Task to complete: Print, word for word, the part of the frugal innovation passage starting with "It should be" and going on through "concern (Nagral, 2014).".

Reading passage:
____

It should be noted that the theme of frugality has been applied to both products and services. However, even though this effort focuses on the improvement of frugal products, the same theme of rigorous procedures for achieving good quality is also applicable for improving the quality of frugal services in areas such as healthcare, where the need for speed to achieve economies of scale in surgeries is of concern (Nagral, 2014).

Scientific Framework for Frugal Innovations

The weaknesses imposed on these innovations, by their very aim of achieving frugality, could be minimized or even avoided by applying suitable engineering design tools rooted in scientific principles. Therefore, the design and engineering of any frugal innovation, whether grassroots or advanced, must be subjected to scientific rigour to harness their true potential for sustainable development. The scientific framework based on engineering design measures that are advocated in this study applies to both the grassroots and advanced frugal innovations. Therefore, both the collider for particle physics (Downer & Zgadzaj, 2014, Rao, 2017a) and the earthen refrigerator or MittiCool Fridge (Rao, 2013) need the ingenuity of their creators in using such a engineering framework to realize these game-changing innovations with the collider also needing advances in other relevant knowledge areas, such as particle physics, for its completion.

____

Information supplied:
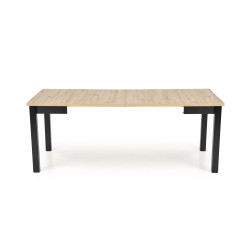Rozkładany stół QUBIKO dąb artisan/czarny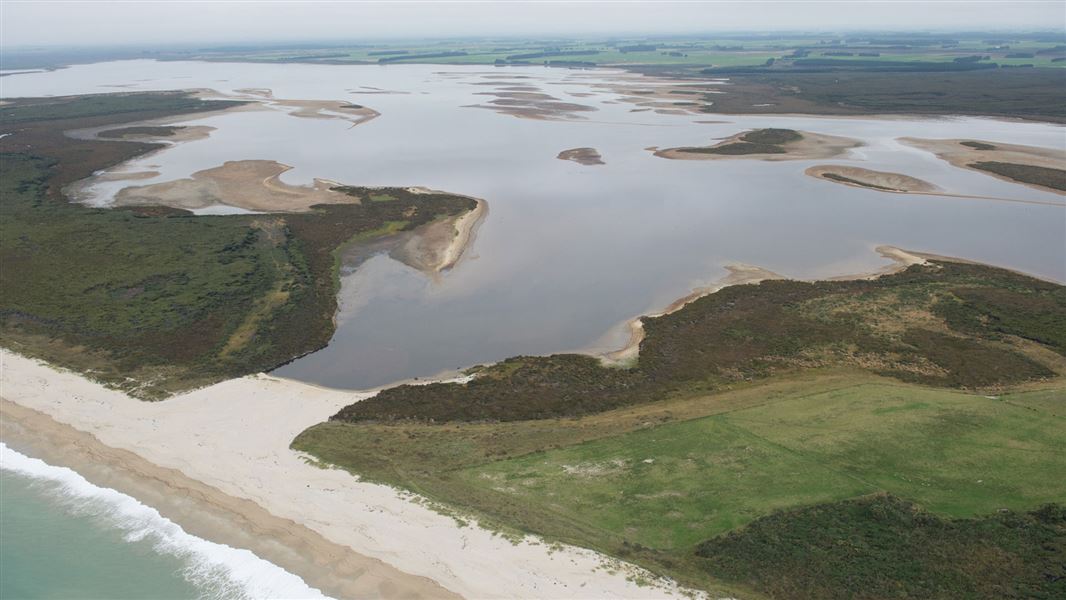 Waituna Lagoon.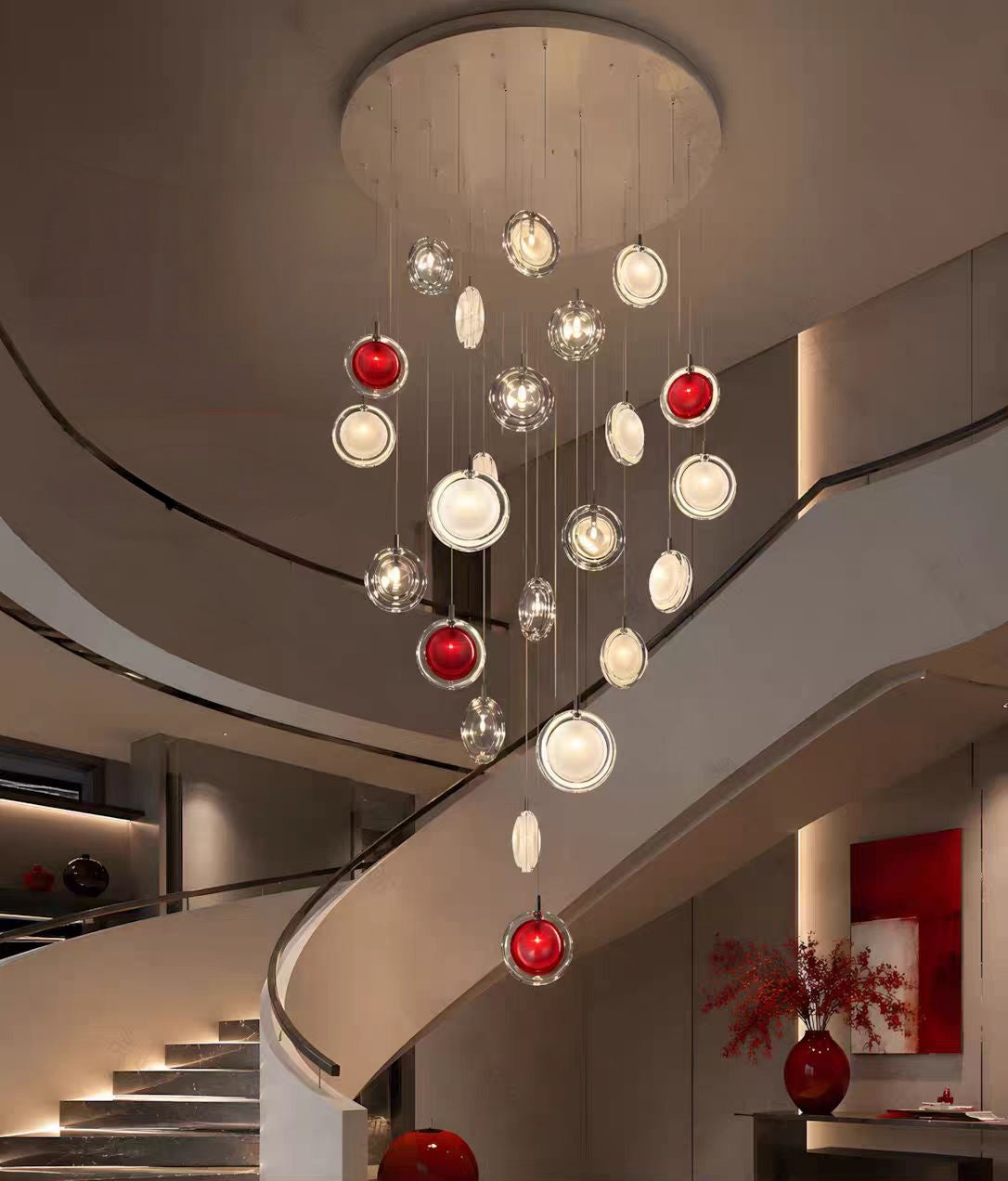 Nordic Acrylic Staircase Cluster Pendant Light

____

Task output:
It should be noted that the theme of frugality has been applied to both products and services. However, even though this effort focuses on the improvement of frugal products, the same theme of rigorous procedures for achieving good quality is also applicable for improving the quality of frugal services in areas such as healthcare, where the need for speed to achieve economies of scale in surgeries is of concern (Nagral, 2014).